The end result is a car that feels like it could beat anything on a winding road. An old ad for the Ford GT comes to mind: In what gear do you know that nothing can catch you? It’s not hard to see how this Lambo could beat all production car comers at the Nurburgring; that track is effectively the ultimate winding road, one that just happens to be behind some tall fencing.
Would I buy it, if I had the $518K-plus needed to park this wild machine in my garage? I never would have thought so before this, but yeah. In part, because it is as capable as those looks lead you to believe; it can cash the checks its design writes. But more because, well…it’s just plain fun.
Not just in the traditional sense espoused by the likes of your Miatas and M3s, although there’s more of that than you’d expect. Not just because you drive it knowing it may well be the last of the cruel old Lamborghinis, the final installment in a raw, guttural line stretching back to that first obscene Countach of nearly 50 years ago. The Aventador’s replacement, should there be one — hardly a given — will, at the very least, presumably have its V12 fury tempered by hybrid technology and a dual-clutch transmission, if not see that 12-cylinder engine swapped for one with eight or 10 pistons like the sorts found in the Urus and Huracan.

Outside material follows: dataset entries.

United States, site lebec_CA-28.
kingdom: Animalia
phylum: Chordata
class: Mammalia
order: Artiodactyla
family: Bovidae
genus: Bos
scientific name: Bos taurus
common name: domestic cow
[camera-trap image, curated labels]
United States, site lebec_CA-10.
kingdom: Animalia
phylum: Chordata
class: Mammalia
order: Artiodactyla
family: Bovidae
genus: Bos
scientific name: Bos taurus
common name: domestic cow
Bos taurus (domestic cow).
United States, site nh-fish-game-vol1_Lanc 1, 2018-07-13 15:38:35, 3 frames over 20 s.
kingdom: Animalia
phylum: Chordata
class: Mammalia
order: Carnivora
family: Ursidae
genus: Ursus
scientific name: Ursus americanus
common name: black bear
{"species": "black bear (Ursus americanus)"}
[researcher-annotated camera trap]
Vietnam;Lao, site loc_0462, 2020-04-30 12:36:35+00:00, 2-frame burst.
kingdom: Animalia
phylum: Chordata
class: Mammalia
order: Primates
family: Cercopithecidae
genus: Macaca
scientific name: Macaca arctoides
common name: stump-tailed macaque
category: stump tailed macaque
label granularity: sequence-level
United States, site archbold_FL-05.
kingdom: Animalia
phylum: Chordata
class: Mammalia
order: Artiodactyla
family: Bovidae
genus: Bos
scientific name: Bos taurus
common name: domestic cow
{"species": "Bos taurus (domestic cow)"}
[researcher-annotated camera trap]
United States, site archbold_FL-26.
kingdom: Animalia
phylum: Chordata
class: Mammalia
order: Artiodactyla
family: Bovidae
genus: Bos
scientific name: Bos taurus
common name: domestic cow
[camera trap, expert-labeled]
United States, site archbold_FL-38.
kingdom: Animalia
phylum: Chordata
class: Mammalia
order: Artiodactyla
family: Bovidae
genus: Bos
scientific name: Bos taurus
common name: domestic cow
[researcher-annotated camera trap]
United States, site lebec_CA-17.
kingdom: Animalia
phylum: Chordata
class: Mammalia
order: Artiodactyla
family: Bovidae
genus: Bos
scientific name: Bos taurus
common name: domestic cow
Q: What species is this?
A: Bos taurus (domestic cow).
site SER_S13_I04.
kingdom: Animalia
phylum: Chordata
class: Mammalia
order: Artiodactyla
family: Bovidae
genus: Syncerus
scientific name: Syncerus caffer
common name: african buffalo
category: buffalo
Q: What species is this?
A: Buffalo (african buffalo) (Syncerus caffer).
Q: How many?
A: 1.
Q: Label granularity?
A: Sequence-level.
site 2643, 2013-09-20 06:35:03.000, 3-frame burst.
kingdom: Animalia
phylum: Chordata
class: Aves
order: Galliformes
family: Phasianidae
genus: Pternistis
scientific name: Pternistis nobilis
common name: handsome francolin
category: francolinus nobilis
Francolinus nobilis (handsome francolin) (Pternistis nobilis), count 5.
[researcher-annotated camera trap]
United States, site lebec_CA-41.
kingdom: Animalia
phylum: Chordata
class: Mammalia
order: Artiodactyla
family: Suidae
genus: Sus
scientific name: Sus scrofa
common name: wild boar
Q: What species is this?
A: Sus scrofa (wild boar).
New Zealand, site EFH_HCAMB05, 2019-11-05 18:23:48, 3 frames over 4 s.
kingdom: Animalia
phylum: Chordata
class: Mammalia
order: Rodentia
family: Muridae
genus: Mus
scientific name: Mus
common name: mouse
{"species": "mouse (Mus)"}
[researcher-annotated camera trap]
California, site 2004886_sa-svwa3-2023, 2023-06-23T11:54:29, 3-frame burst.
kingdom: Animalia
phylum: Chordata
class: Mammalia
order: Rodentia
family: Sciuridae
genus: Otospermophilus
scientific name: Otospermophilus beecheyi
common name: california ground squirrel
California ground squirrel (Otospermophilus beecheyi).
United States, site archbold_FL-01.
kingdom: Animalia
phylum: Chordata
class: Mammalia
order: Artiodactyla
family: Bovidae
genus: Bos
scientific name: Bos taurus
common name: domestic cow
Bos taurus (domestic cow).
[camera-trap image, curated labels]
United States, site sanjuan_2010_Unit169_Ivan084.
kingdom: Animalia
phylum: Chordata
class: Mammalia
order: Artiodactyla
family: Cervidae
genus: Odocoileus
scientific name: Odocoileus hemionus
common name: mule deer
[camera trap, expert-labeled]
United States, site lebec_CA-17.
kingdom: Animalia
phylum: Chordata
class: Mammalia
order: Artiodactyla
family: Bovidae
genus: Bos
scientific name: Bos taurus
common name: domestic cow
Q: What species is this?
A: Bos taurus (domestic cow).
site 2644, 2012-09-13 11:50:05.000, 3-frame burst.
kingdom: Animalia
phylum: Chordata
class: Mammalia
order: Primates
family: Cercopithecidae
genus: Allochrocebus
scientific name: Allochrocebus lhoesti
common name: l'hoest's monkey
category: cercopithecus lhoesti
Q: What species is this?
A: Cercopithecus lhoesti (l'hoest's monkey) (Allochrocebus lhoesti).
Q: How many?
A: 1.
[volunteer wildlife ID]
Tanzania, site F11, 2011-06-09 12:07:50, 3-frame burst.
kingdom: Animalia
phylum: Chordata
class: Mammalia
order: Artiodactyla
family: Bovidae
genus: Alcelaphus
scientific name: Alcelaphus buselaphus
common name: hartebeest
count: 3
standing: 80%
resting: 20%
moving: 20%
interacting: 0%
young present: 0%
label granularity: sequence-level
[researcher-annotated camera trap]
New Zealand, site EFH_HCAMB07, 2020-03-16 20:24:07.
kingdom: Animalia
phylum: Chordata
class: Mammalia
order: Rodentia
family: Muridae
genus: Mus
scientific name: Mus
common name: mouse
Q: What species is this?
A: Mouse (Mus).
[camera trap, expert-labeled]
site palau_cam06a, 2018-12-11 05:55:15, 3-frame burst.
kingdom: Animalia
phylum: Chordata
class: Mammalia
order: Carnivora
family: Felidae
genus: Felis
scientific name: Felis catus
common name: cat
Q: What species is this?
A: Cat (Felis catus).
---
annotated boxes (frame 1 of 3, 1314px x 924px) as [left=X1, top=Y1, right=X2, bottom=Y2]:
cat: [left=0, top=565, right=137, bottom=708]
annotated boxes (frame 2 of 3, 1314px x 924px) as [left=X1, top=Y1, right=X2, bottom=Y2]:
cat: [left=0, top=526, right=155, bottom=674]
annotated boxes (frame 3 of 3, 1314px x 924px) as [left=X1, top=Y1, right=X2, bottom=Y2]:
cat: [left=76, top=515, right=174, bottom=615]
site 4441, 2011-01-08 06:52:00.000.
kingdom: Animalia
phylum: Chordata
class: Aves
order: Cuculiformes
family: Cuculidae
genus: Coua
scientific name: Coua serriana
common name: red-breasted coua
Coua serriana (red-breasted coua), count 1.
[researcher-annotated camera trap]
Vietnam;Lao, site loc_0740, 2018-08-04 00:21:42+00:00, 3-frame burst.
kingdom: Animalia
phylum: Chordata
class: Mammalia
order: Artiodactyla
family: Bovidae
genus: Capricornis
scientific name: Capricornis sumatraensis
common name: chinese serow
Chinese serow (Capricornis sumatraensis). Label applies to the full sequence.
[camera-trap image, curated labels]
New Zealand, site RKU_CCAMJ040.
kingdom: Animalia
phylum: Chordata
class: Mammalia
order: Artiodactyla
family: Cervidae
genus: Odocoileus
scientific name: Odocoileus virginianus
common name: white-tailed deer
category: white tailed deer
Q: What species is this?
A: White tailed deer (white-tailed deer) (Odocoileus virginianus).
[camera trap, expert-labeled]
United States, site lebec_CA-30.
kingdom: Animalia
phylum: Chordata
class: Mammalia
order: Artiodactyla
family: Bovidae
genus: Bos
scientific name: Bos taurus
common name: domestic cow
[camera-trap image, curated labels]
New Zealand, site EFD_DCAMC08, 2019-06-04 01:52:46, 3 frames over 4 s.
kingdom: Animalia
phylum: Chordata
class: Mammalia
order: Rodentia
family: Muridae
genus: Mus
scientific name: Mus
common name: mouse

But the most entertaining part of the Aventador SVJ isn’t how much fun it is to manhandle down a winding road or crack through traffic. It’s the reactions you get from everyone else around you. To borrow a pop culture reference from a little while back, it Marie Kondo-es the road: the Aventador SVJ sparks joy wherever it goes. Nothing makes people stop and stare like a Lamborghini. That’s doubly true for a scissor-winged V12 bull like the Aventador, and triply true for this bewinged badass. It’s like the SVJ taps into some primal genetic memory of what a sports car is. Stop for gas (a frequent occurrence), and people wander over to ask questions. Passengers (and occasionally drivers) of other cars whip out phones to take pictures as you flash by. Crowds spontaneously form around it wherever it’s parked. I chase a motorcyclist down a back road for a few miles; when he turns off ahead of me at the end of it, he throws his fist in the air like Judd Nelson at the end of The Breakfast Club.
At the end of the journey, I pull up in front of my mother, and she starts laughing uncontrollably, as though she’s doing an impromptu Joker impression.
“Okay, this is pretty cool,” she says as she drops into the passenger’s seat. She drops an expletive or two in there, as well.
So how am I going to top this with an even faster, wilder car? Thankfully, I don’t need to. Mom says she wants to go off-roading in a Jeep Gladiator next year.
2019 Lamborghini Aventador SVJ: Key Specs
Base Price (Price as Tested): $517,770 ($583,470)
Powertrain: 6.5-liter V12; seven-speed sequential manual gearbox; all-wheel-drive
Torque: 531 lb-ft
0-60 MPH: 2.5 seconds (Motor Trend testing)
Top Speed: The scary side of 217 mph
Lamborghini provided this product for review.